The Islamic Split

The Islamic Split

Islamic faith split after the death of Prophet Mohammed creating Sunni and Shi’ite factions. The fundamentalist factions of both Shi’ites and Sunnis believe in jihad which is a holy war waged against infidels and personal weaknesses (Ess, O’Kane & Goldbloom 2017). During the beginning of American invasion of Iraq, a Sunni led government was ruling a majority Shi’ite population. Consequently, Sunni extremists formed the Islamic State group claiming territory in Iraq. The war on terrorism and the war in Iraq are a result of Sunnis Islamic State group and the Al-Qaeda who wage wars against the Shi’ite government and the population they deem to have personal weaknesses. They want to replace supposedly weak governments with the dictatorial Islamic States ruled by the sharia.

Despite the Shi’ite and Sunni factions of Islam having many common agreements on the aspects of Islam, they have numerous irreconcilable differences. Studies by Ess et al. (2017), shows the Shi’ites consider Ali, Mohammed’s son in law, and the leaders who came after him as Imams. On the other hand, Sunnis hold that Abu Bakr as-Siddiq, who was one of Mohammed’s closest companions as the specifically designated man to have taken over from Mohammed.

Another difference between the Islamic factions is on the Mahdi, the rightly guided one, whose duty is to spread Islam globally (Ess et al., 2017). Shi’ite Muslims hold that the Mahdi has already been here and went into hiding but will emerge from hiding.  In contrast, Sunnis believe that the Mahdi has not been here and will come back if he wills.

Shi’ites holds the Imam as without sin naturally and has infallible authority emanating from God.  In this light, Shi’ites visit shrines and tombs belonging to Imams hoping to gain holy intercession since they view them as saints. Contrary to these practices, Sunnis believe that Imams are not saints and thus cannot intercede for them.

These fundamental differences shape political leadership of Iraq and the Middle East at length. The knowledge that there exist differences is one possible way for mediating peaceful coexistence by the international community shunning away from taking sides since this will lead to increased animosity.

Militant Islam

According to Jackson, Hunter, Campo, Hashimi, Keasley, and James (2016), militant Islam developed with the vow to take the word of Allah to the kingdoms of the world by sword and fire. In my opinion, recent notable Islamic extremists such as Osama Bin Laden greatly got influenced by this new development. Osama Bin Laden while professing unwavering faith, tried to achieve this vow by any means necessary including mass murder and violence. Research by Kamolnick and Army War College (U.S.) (2017) reveals that in showing readiness to employ violence to achieve his eventual goals, Osama indicated that Islamic governments could only come into existence by riffles and bombs.  He strongly supported bombings, assassinations, and destruction as the way Islam should be built.

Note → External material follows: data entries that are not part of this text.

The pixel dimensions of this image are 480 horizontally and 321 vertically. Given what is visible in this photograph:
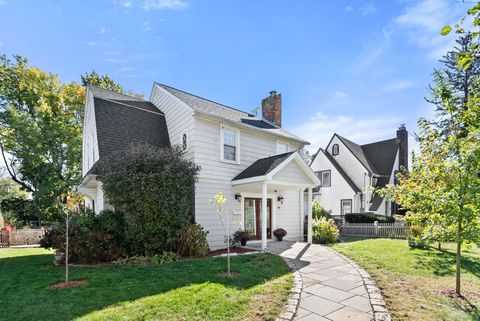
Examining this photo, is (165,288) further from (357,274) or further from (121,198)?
(357,274)

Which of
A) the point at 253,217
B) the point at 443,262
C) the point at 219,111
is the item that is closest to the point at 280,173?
the point at 253,217

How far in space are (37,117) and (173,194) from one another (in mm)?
20121

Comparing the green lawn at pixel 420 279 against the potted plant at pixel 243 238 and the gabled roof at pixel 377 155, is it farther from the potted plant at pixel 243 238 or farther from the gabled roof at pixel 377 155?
the gabled roof at pixel 377 155

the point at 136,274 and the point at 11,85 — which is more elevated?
the point at 11,85

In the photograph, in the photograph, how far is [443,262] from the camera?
771 cm

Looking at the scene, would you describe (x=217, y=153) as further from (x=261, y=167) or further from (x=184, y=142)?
(x=261, y=167)

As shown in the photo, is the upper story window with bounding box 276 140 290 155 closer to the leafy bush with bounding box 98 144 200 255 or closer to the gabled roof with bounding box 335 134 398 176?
the leafy bush with bounding box 98 144 200 255

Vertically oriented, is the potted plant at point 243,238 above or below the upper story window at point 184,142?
below

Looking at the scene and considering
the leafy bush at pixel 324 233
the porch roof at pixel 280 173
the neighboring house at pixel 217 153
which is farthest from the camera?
the leafy bush at pixel 324 233

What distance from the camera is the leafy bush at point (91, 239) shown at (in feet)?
26.5

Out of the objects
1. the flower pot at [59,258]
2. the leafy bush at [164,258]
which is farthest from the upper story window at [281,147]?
the flower pot at [59,258]

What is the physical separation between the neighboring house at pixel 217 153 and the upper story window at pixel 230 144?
44 millimetres

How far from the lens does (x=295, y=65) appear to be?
1115 cm

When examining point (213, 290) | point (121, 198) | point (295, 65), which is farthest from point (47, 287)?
point (295, 65)
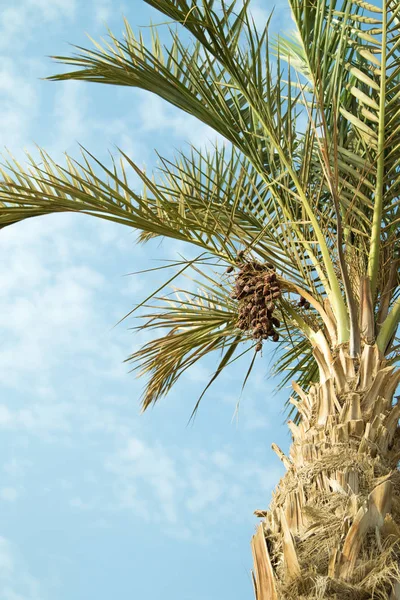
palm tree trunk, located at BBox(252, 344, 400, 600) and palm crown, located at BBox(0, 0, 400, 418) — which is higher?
palm crown, located at BBox(0, 0, 400, 418)

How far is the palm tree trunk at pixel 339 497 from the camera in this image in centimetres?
261

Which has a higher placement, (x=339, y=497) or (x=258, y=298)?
(x=258, y=298)

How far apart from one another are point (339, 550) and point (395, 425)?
0.74 metres

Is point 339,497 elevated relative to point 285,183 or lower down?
lower down

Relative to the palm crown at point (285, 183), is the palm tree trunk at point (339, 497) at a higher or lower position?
lower

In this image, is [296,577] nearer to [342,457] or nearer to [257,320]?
[342,457]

Mohammed, regarded as the last prophet, led all tribes in signing an agreement to defend the city of Medina from all external threats in the seventh century (Jackson et al., 2016). This can be viewed as a vow to use all means possible to defend their faith and territories. This trend is seen to continue with the rise of Abu Bakr who was a close friend and confidant to Mohammed where under him the Islam religion spread. In what seemed like succession woes, assassinations took place to install Ali ibn Abi Talib as a Caliph resulting in the first civil war. Ali is one of the greatest contributors to the Islam and was the main reason for the split of Islam. He was a distinguished warrior who participated in major battles setting the pace for Islamic jihadists. Ali was devoted to the cause of Islam, a person of authority and standing in the Muslim community.

References

Ess, J, O’Kane, J., & Goldbloom, G. (2017). Theology and society in the second and third centuries of the Hijra: A history of religious thought in Early Islam.

Jackson, S. A., Hunter, S., Campo, J. E., Hashimi, N., Keasley, A., & James, K. (2016). Radical Islam: A historical perspective.

Kamolnick, P., Army War College (U.S.), & Army War College (U.S.). (2017). The al-Qaeda organization and the Islamic State organization: History, doctrine, modus operandi, and U.S. policy to degrade and defeat terrorism conducted in the name of Sunni Islam.